Bikes in Bodegas

I really enjoy this sign for a multitude of reasons:

  1. The mere presence of this sign implies that people bringing bikes into this Valencia and Duboce bodega was either frequent, obnoxious or both.
  2. The owner turned letters into arrows.
  3. The owner clearly had to amend the sign with an additional “THIS POINT,” hinting that cyclists didn't understand the sign the first time around.
  4. Blocking the lottery table with bikes is a-okay.
  5. This store seemed to have a surplus of tallcans.  Coincidence?  I think not.

An Open Letter to Unemployment

This is what unemployment looks like.

I initially wrote this and sent it to the McSweeney's folks to be considered for their Open Letters section. I did so a while ago when I first thought I was losing my unemployment, but then they gave me another extension (yay!). Now that I'm slowly making a better and better living as a freelance writer, I believe my time with unemployment will very soon be over. And since this letter is too long—and probably not GOOD ENOUGH—to be posted on McSweeney's website, the Almy gets my leftovers.

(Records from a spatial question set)
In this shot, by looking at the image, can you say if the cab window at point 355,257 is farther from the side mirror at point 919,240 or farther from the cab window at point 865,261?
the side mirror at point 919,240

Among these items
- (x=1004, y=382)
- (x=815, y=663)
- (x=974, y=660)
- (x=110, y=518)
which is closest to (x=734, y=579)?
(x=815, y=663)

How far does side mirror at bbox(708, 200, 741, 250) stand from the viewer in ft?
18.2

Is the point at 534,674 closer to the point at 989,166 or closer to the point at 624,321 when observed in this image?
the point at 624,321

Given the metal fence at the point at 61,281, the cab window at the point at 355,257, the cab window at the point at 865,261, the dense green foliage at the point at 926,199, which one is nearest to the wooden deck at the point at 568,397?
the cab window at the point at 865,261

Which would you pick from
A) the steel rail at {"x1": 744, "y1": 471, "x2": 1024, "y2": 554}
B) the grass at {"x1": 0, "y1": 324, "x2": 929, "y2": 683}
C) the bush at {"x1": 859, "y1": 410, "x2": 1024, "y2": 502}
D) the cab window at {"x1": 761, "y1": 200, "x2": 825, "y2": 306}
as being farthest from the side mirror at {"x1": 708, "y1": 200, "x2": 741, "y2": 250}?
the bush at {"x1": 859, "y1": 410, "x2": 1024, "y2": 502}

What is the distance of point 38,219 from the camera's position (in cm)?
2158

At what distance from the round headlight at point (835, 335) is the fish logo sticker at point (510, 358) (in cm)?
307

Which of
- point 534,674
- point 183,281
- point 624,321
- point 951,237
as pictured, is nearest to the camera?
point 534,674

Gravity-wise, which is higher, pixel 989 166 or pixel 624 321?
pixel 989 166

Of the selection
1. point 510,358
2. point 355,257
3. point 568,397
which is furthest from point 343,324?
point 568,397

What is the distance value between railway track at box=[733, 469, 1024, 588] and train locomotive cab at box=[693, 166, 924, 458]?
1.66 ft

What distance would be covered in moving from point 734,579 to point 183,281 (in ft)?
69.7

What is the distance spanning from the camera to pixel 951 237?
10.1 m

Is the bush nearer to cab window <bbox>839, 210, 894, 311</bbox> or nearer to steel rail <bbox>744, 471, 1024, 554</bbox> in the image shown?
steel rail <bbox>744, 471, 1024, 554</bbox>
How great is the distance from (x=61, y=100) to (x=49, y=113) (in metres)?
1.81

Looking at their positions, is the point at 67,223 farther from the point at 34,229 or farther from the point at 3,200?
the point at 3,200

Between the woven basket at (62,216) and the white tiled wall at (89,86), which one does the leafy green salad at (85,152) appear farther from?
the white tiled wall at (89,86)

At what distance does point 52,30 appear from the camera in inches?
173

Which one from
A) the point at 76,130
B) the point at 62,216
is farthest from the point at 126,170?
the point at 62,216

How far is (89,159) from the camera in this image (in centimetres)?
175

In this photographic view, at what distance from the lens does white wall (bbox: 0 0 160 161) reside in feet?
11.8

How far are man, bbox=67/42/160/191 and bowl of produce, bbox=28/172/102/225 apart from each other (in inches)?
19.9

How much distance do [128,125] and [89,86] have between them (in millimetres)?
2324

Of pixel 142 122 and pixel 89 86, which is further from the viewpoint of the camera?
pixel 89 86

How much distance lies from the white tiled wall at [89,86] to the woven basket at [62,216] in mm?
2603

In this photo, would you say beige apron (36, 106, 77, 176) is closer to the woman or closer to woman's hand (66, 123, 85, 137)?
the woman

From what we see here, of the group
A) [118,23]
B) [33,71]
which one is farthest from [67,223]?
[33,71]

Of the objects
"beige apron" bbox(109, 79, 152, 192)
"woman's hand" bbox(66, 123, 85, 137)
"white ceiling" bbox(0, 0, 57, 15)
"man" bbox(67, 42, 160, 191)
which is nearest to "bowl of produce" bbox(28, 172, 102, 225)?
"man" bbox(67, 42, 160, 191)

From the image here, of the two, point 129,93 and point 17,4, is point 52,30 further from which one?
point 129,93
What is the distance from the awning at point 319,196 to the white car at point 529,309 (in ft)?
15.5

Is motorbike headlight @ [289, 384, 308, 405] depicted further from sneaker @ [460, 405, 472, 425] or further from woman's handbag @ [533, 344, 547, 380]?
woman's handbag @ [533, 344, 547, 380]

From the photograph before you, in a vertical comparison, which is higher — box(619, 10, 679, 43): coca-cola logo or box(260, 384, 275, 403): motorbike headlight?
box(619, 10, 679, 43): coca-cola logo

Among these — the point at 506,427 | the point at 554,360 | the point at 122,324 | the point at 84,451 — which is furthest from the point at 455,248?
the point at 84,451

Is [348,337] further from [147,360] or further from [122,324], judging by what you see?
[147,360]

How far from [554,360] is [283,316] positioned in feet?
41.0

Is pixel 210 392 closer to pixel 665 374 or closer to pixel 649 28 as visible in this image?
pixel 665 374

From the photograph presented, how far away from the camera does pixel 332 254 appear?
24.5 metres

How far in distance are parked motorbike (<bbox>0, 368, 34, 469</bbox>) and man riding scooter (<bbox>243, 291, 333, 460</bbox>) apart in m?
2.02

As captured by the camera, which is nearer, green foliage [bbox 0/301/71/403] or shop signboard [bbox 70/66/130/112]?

Work to do:
Write the next part of the blog post about the bodega sign and unemployment, starting right after its final sentence.

Task response:
Long live freeloading!

————

Dear Unemployment,

You probably wouldn't know it to look at how close we are now, but I was quite frightened of you at first. I had just been wrongfully ejected from one of the highest-paying day jobs I'd ever landed, and despite the praise and recommendations of my fellow 20-somethings, I wasn't convinced you'd be able to adequately replace the fast-paced and exciting world of retail inventory management. You were a foreign and confusing entity of which I knew little about. Even those close to you could not properly explain your mysterious intricacies. Now, at the close of our time together, I feel it necessary to apologize for my gross underestimation of your ability to make my life perfect.

I blame the fact that I was terminated a mere three days before Christmas for our getting off on the wrong foot. It was a hard time for both of us. I was getting ready for an excruciating trip to celebrate the holidays with my parents, a journey in which I'd no doubt have to explain the issue of being recently unemployed numerous times to many equally disappointed individuals, and you were most likely getting ready for the large amount of work you had ahead of you in the New Year. Let's face it; the economy wasn't doing us any favors.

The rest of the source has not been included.